■ **Dataset entries**:
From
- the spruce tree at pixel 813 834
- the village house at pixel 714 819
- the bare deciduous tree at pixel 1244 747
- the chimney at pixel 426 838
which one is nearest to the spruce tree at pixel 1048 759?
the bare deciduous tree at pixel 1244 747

...

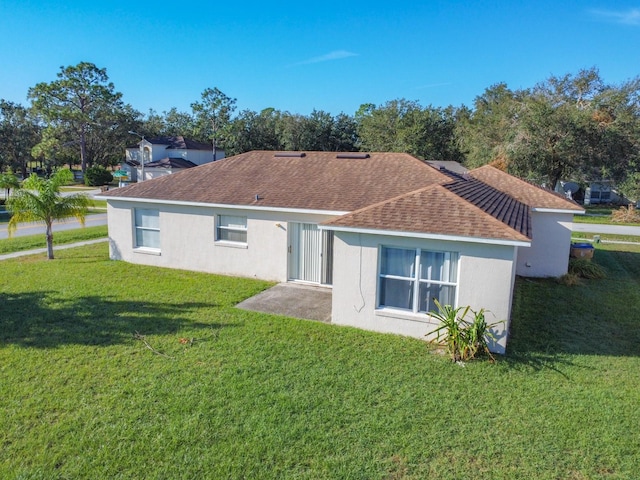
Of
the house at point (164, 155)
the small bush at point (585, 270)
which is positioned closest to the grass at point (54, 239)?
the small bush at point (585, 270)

---

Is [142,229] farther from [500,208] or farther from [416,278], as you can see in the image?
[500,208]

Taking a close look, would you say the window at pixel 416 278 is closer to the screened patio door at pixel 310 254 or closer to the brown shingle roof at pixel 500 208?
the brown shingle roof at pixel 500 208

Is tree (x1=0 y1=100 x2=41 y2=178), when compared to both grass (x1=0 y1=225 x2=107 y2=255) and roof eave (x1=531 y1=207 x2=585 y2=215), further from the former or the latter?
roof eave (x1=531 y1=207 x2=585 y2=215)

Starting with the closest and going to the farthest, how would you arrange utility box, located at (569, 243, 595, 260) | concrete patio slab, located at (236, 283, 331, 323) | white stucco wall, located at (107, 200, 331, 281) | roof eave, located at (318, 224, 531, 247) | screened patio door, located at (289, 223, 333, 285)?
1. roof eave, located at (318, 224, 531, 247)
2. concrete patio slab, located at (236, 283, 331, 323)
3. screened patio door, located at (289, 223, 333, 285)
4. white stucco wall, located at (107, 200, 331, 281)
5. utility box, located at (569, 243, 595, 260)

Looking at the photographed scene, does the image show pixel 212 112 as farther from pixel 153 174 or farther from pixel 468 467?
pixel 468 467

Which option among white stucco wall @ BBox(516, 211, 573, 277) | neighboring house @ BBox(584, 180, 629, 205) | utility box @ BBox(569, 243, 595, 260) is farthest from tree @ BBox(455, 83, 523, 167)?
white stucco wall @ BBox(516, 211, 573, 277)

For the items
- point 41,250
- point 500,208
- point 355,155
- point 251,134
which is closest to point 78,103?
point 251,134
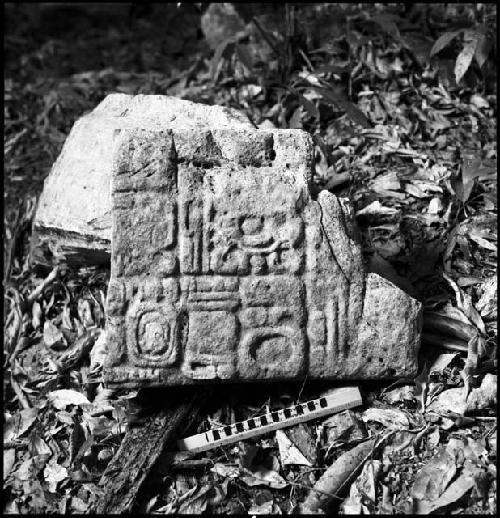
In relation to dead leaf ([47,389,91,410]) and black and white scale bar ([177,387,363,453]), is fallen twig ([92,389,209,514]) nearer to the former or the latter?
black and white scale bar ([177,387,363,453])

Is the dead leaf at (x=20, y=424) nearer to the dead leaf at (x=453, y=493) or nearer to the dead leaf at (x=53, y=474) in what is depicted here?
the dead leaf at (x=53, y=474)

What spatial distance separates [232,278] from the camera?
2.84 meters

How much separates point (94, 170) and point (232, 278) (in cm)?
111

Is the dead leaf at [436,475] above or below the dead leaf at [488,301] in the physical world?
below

■ **Task requirements**:
Copy out the entries above word for word, beginning at the line that has "Is tree (x1=0" and stopping after the line that has "5. utility box, located".

■ **Solution**:
Is tree (x1=0 y1=100 x2=41 y2=178), when compared to both grass (x1=0 y1=225 x2=107 y2=255) and roof eave (x1=531 y1=207 x2=585 y2=215), further from the former or the latter?
roof eave (x1=531 y1=207 x2=585 y2=215)

Starting with the closest and going to the farthest, how would you arrange utility box, located at (569, 243, 595, 260) | concrete patio slab, located at (236, 283, 331, 323) | white stucco wall, located at (107, 200, 331, 281) | roof eave, located at (318, 224, 531, 247) | screened patio door, located at (289, 223, 333, 285)?
1. roof eave, located at (318, 224, 531, 247)
2. concrete patio slab, located at (236, 283, 331, 323)
3. screened patio door, located at (289, 223, 333, 285)
4. white stucco wall, located at (107, 200, 331, 281)
5. utility box, located at (569, 243, 595, 260)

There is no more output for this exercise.